** BEGIN Provided data **

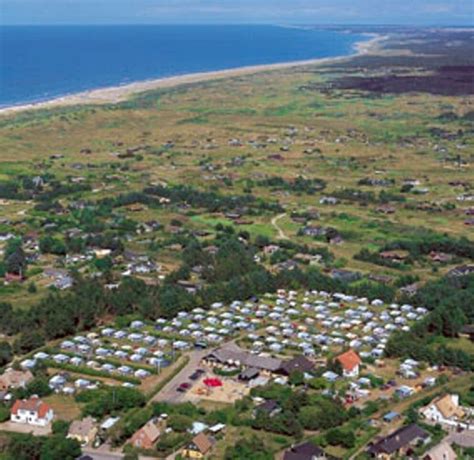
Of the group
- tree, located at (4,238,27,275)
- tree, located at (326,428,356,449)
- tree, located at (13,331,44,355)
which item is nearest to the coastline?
tree, located at (4,238,27,275)

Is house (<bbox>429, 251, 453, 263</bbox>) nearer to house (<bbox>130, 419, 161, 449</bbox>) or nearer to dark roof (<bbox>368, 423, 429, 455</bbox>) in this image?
dark roof (<bbox>368, 423, 429, 455</bbox>)

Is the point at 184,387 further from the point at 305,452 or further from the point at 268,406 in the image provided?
the point at 305,452

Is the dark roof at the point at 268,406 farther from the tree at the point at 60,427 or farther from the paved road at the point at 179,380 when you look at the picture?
the tree at the point at 60,427

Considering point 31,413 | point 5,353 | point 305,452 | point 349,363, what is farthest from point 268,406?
point 5,353

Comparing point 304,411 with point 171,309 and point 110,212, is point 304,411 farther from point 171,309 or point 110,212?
point 110,212

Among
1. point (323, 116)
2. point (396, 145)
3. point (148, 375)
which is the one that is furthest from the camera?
point (323, 116)

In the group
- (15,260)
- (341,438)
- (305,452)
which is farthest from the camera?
(15,260)

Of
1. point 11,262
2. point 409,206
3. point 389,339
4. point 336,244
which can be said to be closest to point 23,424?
point 389,339
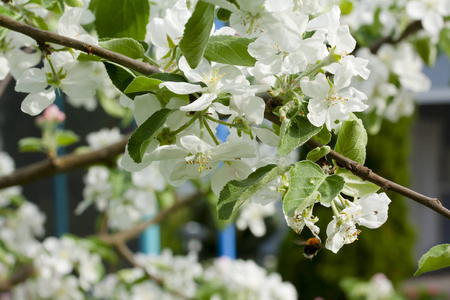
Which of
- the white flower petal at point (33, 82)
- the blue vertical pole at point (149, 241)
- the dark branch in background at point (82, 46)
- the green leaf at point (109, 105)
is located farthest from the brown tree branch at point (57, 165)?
the blue vertical pole at point (149, 241)

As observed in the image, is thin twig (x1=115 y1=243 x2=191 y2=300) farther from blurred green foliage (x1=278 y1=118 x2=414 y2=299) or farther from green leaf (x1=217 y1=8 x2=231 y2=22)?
blurred green foliage (x1=278 y1=118 x2=414 y2=299)

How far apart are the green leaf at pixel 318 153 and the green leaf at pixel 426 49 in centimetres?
131

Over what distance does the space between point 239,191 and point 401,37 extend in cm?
133

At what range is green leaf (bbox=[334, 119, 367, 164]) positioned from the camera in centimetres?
52

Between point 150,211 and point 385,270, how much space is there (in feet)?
10.5

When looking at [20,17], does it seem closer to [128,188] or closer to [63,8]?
[63,8]

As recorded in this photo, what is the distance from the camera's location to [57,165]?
1356 millimetres

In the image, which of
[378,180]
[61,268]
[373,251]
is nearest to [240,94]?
[378,180]

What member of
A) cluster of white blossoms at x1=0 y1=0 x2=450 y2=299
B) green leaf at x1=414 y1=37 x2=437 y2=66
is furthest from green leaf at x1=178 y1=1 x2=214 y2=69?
green leaf at x1=414 y1=37 x2=437 y2=66

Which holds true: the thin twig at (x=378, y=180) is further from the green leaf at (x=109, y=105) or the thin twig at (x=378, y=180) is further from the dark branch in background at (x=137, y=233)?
the dark branch in background at (x=137, y=233)

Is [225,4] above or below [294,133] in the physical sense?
above

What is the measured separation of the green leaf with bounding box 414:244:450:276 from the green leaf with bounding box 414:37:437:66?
1.29m

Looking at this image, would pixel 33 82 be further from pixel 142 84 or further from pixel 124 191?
pixel 124 191

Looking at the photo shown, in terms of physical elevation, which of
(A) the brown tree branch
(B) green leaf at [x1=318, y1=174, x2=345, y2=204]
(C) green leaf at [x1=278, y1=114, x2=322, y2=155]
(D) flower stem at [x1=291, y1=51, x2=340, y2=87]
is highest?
(D) flower stem at [x1=291, y1=51, x2=340, y2=87]
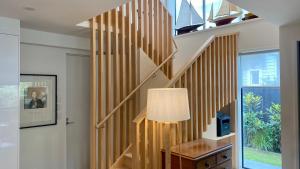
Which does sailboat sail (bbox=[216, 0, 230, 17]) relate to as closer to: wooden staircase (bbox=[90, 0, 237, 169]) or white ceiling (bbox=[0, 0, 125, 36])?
wooden staircase (bbox=[90, 0, 237, 169])

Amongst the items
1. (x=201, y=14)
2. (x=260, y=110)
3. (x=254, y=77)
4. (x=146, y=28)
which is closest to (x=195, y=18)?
(x=201, y=14)

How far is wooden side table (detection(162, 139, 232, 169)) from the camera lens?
2504mm

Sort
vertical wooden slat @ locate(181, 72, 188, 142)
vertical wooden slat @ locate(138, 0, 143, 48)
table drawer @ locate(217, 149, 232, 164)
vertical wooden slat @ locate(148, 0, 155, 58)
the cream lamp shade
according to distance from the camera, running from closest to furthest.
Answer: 1. the cream lamp shade
2. table drawer @ locate(217, 149, 232, 164)
3. vertical wooden slat @ locate(181, 72, 188, 142)
4. vertical wooden slat @ locate(138, 0, 143, 48)
5. vertical wooden slat @ locate(148, 0, 155, 58)

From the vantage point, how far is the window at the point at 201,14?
14.2ft

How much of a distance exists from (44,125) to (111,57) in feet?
4.78

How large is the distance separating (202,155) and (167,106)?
2.41 feet

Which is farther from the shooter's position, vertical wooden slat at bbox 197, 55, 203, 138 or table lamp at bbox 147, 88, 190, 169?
vertical wooden slat at bbox 197, 55, 203, 138

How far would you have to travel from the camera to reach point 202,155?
8.34ft

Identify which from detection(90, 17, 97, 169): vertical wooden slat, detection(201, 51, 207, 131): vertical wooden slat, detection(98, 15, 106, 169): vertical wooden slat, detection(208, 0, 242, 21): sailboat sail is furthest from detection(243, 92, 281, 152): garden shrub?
detection(90, 17, 97, 169): vertical wooden slat

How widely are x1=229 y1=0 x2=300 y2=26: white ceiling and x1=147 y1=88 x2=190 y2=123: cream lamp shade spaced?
3.16 feet

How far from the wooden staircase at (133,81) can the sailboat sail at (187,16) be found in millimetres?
1273

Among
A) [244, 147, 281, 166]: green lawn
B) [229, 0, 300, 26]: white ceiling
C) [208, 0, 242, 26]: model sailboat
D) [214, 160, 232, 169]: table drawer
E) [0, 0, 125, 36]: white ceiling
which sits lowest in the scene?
[244, 147, 281, 166]: green lawn

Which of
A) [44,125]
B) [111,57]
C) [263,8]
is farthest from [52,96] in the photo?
[263,8]

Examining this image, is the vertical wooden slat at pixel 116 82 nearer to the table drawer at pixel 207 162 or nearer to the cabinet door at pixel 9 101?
the cabinet door at pixel 9 101
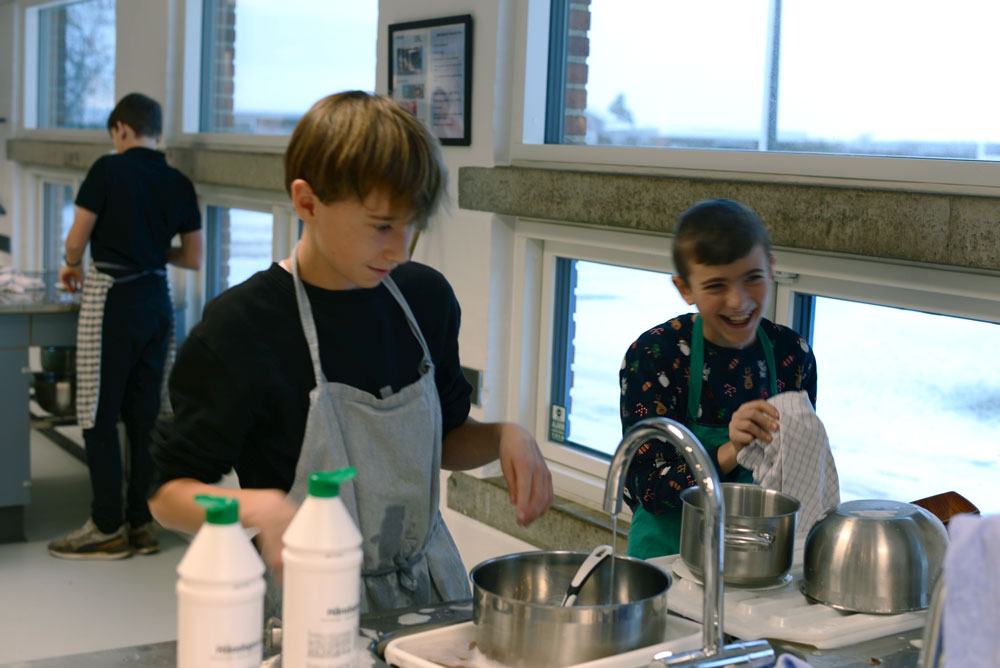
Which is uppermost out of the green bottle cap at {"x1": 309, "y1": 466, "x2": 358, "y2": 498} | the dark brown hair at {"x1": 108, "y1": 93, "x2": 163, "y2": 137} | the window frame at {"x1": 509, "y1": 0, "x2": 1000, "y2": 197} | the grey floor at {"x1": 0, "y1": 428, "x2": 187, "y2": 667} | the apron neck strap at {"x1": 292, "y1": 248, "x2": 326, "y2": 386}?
the dark brown hair at {"x1": 108, "y1": 93, "x2": 163, "y2": 137}

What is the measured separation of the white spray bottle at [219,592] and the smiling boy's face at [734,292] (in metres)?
1.07

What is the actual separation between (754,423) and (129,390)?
132 inches

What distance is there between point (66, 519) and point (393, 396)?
398 cm

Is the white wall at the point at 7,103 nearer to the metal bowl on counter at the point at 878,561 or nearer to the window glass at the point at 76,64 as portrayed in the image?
the window glass at the point at 76,64

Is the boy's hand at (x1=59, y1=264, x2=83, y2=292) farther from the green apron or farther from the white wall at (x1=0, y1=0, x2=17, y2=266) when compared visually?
the green apron

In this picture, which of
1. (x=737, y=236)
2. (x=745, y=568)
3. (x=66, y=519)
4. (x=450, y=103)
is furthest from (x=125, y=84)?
(x=745, y=568)

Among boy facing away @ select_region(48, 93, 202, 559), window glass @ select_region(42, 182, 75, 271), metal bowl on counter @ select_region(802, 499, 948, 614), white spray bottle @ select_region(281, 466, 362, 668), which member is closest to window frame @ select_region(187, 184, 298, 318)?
boy facing away @ select_region(48, 93, 202, 559)

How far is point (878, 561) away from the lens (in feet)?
5.17

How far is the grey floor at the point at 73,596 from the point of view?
12.4ft

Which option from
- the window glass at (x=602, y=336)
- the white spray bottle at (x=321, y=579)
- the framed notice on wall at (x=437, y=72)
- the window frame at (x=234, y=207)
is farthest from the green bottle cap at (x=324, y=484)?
the window frame at (x=234, y=207)

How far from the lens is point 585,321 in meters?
3.21

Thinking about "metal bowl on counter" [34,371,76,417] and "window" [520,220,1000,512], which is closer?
"window" [520,220,1000,512]

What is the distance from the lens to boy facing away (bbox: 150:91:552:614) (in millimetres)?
1476

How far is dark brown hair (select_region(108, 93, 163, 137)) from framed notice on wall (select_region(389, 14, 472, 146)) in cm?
135
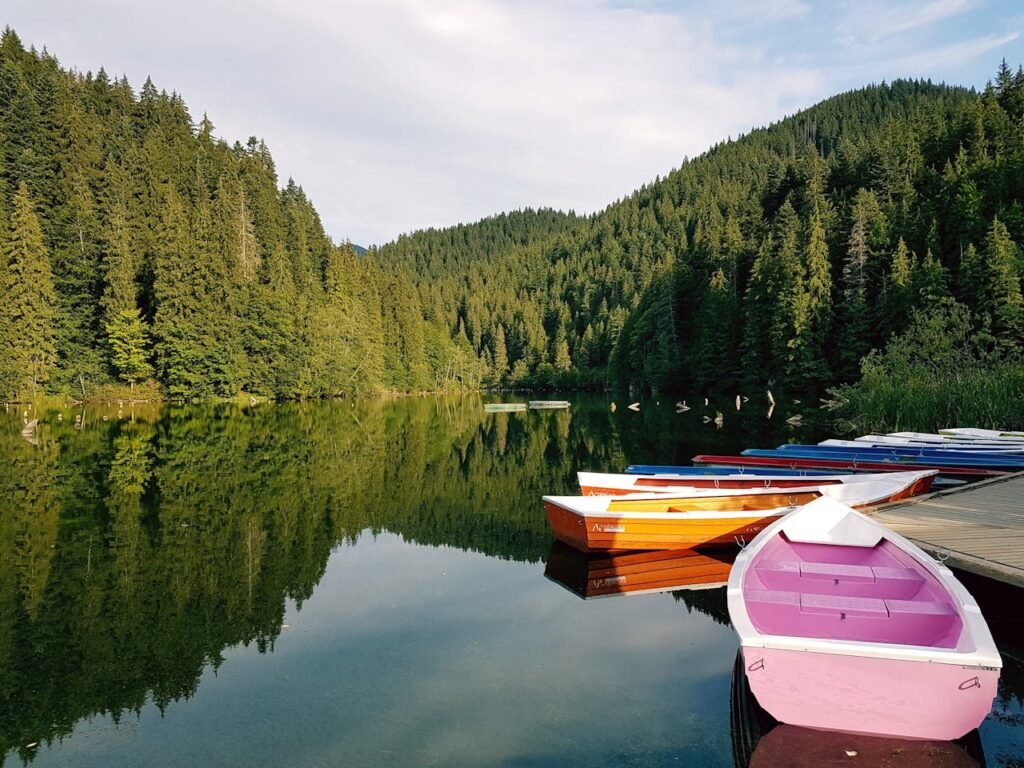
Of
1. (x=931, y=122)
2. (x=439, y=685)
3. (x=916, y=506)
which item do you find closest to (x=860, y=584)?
(x=439, y=685)

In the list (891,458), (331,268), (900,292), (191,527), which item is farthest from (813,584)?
(331,268)

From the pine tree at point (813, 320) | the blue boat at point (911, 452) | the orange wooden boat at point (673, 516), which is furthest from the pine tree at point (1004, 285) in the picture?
the orange wooden boat at point (673, 516)

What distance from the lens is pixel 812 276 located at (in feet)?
191

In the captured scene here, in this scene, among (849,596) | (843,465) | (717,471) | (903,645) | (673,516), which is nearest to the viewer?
(903,645)

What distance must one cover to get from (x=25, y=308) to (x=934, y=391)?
192 ft

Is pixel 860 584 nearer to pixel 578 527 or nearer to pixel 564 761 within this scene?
pixel 564 761

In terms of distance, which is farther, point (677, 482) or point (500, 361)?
point (500, 361)

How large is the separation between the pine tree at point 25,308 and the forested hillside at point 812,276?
6183cm

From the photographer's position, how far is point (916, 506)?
11.8m

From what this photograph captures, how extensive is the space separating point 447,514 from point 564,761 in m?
10.2

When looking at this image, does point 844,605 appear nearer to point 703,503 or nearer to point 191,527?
point 703,503

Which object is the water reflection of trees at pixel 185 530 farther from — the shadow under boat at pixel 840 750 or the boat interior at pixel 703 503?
the shadow under boat at pixel 840 750

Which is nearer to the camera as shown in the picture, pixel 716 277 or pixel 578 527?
pixel 578 527

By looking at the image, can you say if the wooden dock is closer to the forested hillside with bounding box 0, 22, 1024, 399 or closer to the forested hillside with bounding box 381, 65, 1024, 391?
the forested hillside with bounding box 0, 22, 1024, 399
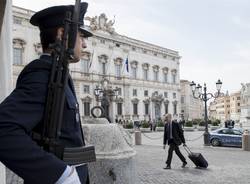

** END Provided data **

[Stated exercise]: Please identify every line in the entries above that contains the word "lens", and copy each one out. Case counts.

[Answer to this task]:
How far is wooden side table (detection(162, 139, 232, 169)) from the camera lens?
How far is point (878, 561) away from the lens (in feet)?
How far from the lens is point 585,321 in meters?
What is the distance from the lens to boy facing away (bbox: 150:91:552:614) (in millimetres)?
What distance from the lens is pixel 812 276 located at (in feet)?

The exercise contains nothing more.